Yeah, she especially loved talking about me, I added in my head.

"Oh.....I'm sorry" I said, my stomach wriggling and my heartbeat increasing. He was single, and he was awfully close to me.

"Hmm, I never liked her anyways. I liked someone else, I just didn't know how to tell them" he said, staring at me.

My heart dropped, and I said "ooh, well now you can get them", slumping slightly. I still didn't have a chance with him, and besides, I couldn't get close to anyone with Him around. It was better this way.

"Yeah, I guess I can, if she still wants me" he said, stepping even closer.

Still? He was with her before? Who is he-? Is he....does he like...me? No, that's impossible, he'd never like me, why would he? And yet, here he was, so close, so very close to me.

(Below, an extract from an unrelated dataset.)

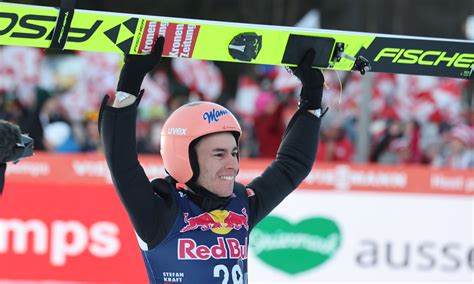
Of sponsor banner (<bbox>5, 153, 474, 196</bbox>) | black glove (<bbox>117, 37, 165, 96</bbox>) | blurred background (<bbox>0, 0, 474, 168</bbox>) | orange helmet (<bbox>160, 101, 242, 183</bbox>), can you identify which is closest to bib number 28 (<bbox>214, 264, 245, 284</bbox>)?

"Ry, can I-" Ronnie started, but then he decided against talking and just pulled me against him. I squeaked at the movement, falling onto his chest.

My eyes went wide and I looked up at him just in time to feel his lips against mine, moving, touching, parting my lips and dancing against them. He was kissing me. Ronnie was kissing me. He was fucking.......what? This is not happening, it can't be.

I started to kiss back but then I felt eyes on me, and I remembered. Remembered who I was, what I was, and who He was. I pulled away, shaking my head, feeling myself starting to hyperventilate.

"No Ronnie, I can't, we can't, no, just no" I panted, turning my back and running away. As I stumbled away from him, he looked at me perturbed, and disappointed.

Tears welled up in my eyes and poured down as I walked away from him. What was with me? Did the world just love to torture me so much that it just did all this stuff just to amuse itself? I've forgotten what it felt like to just be happy, not scared or sad or upset or worried or anything.

I've lost who I am, and I can't understand, why my heart is so broken rejecting his love. What's gone wrong? Wasted years, wasted days, and this wars not over, far from it. So why do I feel like this?

I want to go back and let Ronnie kiss me, hold me, love me, but if I do that then Ronnie would most definitely, without a doubt be hurt. Hell, He might even kill him! I can't do that, I couldn't live with myself if I caused Ronnie to be killed, I just couldn't.

So I had to hurt Ronnie in order to keep him from getting hurt.